Von was posted to the 3rd Army General Hospital in xxx on arrival in the UK. She often met up with John and had many close calls during the Blitz. In 1941 she left her respirator on a train carriage and when she went to retrieve it the carriage was destroyed by a bomb blast along with many nearby buildings. She embarked soon after for the Middle East on the Llandovery Castle.
Sadly Von lost her brother Frank during a battle with the Germans at El Alamein in 1942.
Von treated Australian patients in Egypt and when on leave saw King Farouk present prizes at the Gezira Swimming Club in Cairo. She also visited the Pyramids with nursing friends. With the entry of Japan into the war all AANS nurses in the Middle east were brought home – in Von’s case on the Mauretania in January 1942.
In March 1943, Von was appointed a Captain and in September 1943 was posted to Port Moresby, Papua New Guinea. Here she met up again with John who was treating Aussie troops on the Kokoda Track. The AWM has a picture of Von sorting mail at Aitape. There were around 2000 men in the hospital at Buna under very trying conditions. Those not wounded were often suffering from tropical illnesses such as scrub typhus.
On 24 March 1945 Von received a letter saying that she had been mentioned in dispatches for bravery in the field. She was appointed to RMC Duntroon in November 1945 and discharged from the Army in March 1946.

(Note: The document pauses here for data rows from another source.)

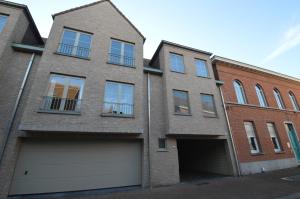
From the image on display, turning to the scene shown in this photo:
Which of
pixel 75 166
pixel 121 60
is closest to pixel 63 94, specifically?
pixel 75 166

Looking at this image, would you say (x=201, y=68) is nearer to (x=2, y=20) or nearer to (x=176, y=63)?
(x=176, y=63)

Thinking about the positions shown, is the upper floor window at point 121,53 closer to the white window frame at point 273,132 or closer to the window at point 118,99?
the window at point 118,99

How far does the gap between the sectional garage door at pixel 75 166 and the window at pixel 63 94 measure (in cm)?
177

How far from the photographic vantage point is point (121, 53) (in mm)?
9977

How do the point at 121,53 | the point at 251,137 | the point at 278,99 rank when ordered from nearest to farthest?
the point at 121,53, the point at 251,137, the point at 278,99

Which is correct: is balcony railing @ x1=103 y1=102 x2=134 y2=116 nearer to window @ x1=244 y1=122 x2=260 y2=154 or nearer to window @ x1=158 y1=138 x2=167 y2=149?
window @ x1=158 y1=138 x2=167 y2=149

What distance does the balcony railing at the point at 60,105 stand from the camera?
7.41 m

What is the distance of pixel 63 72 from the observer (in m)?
8.09

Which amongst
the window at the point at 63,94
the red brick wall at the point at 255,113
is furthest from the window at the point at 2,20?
the red brick wall at the point at 255,113

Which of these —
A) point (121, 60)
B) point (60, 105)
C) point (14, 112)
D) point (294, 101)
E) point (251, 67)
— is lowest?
point (14, 112)

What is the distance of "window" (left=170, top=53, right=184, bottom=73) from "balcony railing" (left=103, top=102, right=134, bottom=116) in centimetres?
455

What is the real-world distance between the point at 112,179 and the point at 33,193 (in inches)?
135

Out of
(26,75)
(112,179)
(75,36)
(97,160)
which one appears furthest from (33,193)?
(75,36)

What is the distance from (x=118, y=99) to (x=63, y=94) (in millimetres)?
2822
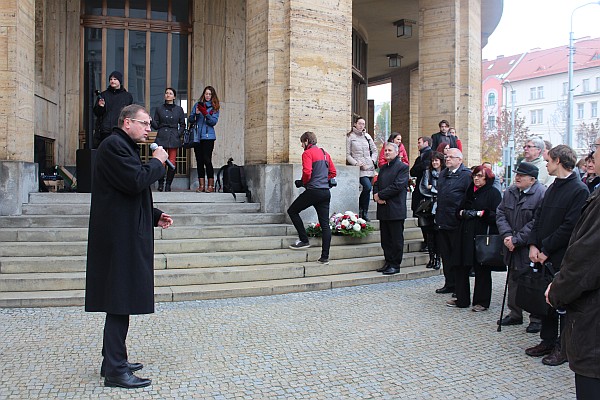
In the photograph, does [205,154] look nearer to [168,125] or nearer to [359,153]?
[168,125]

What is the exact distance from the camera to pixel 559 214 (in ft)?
16.9

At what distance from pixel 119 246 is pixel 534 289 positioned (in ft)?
12.1

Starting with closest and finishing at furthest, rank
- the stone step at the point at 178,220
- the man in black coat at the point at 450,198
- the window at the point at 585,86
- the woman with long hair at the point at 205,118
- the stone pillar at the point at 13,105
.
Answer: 1. the man in black coat at the point at 450,198
2. the stone step at the point at 178,220
3. the stone pillar at the point at 13,105
4. the woman with long hair at the point at 205,118
5. the window at the point at 585,86

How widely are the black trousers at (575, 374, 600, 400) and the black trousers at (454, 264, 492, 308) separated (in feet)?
13.5

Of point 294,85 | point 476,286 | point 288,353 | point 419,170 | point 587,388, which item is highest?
point 294,85

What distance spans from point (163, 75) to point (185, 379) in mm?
10415

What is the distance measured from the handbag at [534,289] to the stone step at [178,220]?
5049 millimetres

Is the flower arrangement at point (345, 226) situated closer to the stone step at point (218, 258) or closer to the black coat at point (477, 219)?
the stone step at point (218, 258)

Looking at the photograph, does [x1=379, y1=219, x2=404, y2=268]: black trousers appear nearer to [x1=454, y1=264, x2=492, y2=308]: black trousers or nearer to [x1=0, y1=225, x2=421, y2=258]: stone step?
[x1=0, y1=225, x2=421, y2=258]: stone step

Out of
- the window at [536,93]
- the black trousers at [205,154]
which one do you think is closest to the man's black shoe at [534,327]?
the black trousers at [205,154]

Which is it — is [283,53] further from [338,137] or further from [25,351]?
[25,351]

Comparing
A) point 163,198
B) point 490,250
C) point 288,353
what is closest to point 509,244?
point 490,250

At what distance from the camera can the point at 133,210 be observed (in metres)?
4.24

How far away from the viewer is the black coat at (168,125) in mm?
10742
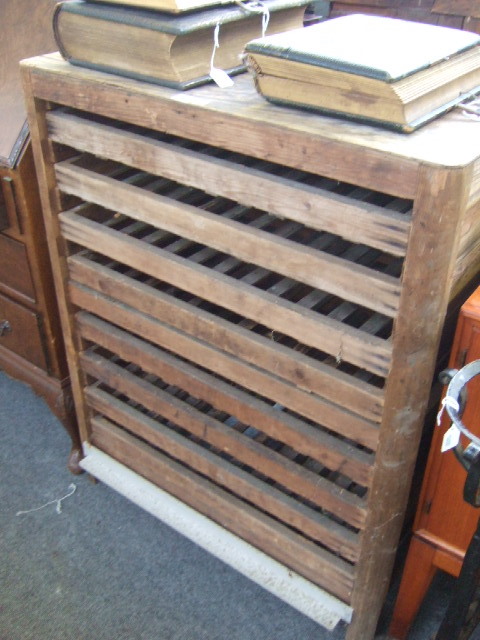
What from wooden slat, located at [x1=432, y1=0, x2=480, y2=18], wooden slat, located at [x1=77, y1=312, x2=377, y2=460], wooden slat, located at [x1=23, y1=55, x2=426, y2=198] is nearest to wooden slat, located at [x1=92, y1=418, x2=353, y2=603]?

Von married John in Surrey Hills on 6 January 1947 and joined him in his new practice in Kyneton Victoria. She had two children, Sue born in 1948 and John born in 1950. John was the driver behind the establishment of Windarring, an association for the Intellectually Disabled. Sue was made a Life Governor and was also heavily involved in many community organisations as well as the local golf club.
Von ‘retired’ with John to Goolwa in South Australia where John was soon enticed into joining the local medical practice. After John’s death in 1989, Von moved to Glenelg and then to Melbourne near her son where she passed away in October 1995.